- [WHAT THIS TASK INVOLVES] Can you output the text of every record below as a numbered list, omitting blank lines and leaving the pictures out?

[[ DATA EXTRACT open ]]

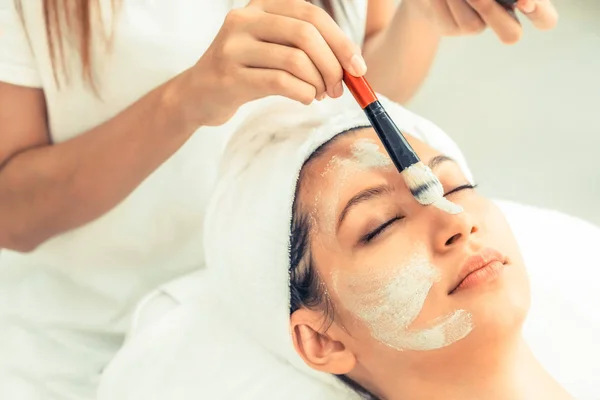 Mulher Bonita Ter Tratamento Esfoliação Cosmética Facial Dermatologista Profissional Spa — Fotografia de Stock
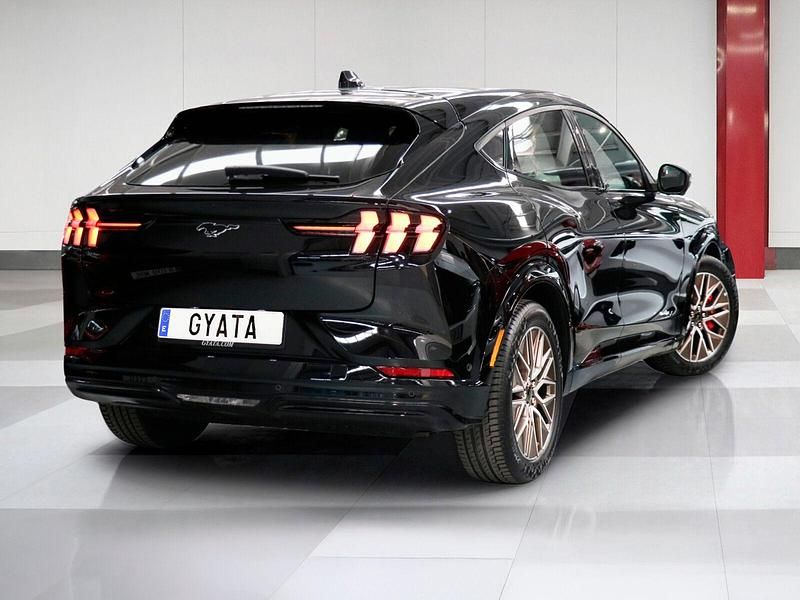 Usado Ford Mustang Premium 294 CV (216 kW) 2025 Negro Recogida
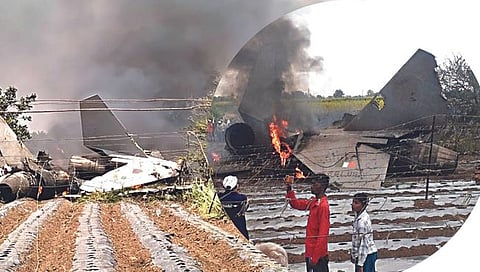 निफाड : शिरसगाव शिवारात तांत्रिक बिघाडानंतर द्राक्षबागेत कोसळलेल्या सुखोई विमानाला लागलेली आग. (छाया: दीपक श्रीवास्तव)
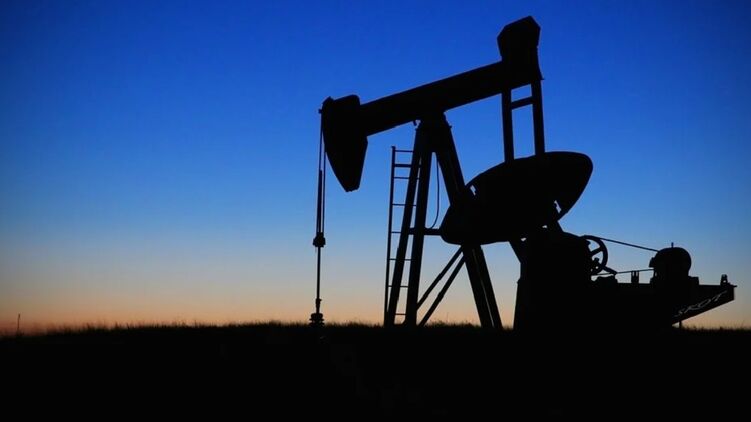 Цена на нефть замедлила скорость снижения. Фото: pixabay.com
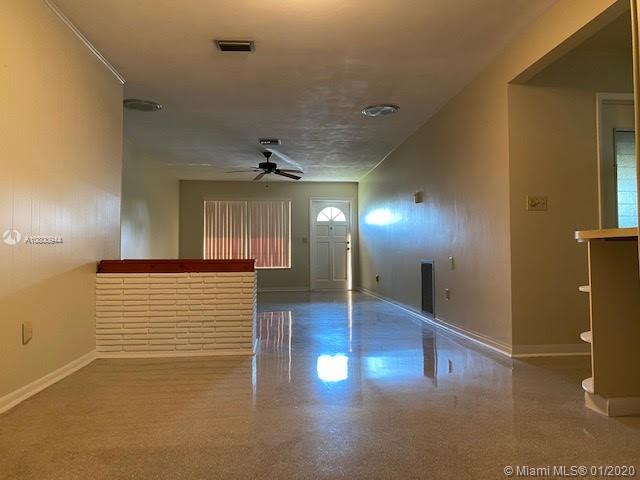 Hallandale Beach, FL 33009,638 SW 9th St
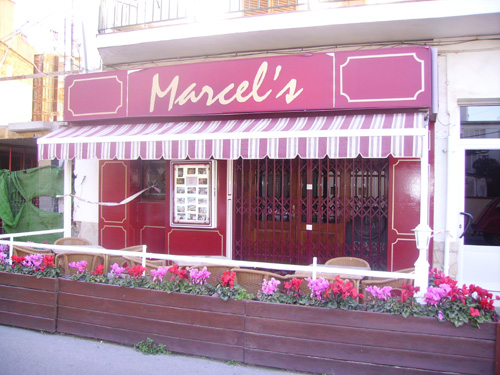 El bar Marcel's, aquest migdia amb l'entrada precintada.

[[ DATA EXTRACT closed ]]

- [ANSWER]
1.  Mulher Bonita Ter Tratamento Esfoliação Cosmética Facial Dermatologista Profissional Spa — Fotografia de Stock
2.  Usado Ford Mustang Premium 294 CV (216 kW) 2025 Negro Recogida
3.  निफाड : शिरसगाव शिवारात तांत्रिक बिघाडानंतर द्राक्षबागेत कोसळलेल्या सुखोई विमानाला लागलेली आग. (छाया: दीपक श्रीवास्तव)
4.  Цена на нефть замедлила скорость снижения. Фото: pixabay.com
5.  Hallandale Beach, FL 33009,638 SW 9th St
6.  El bar Marcel's, aquest migdia amb l'entrada precintada.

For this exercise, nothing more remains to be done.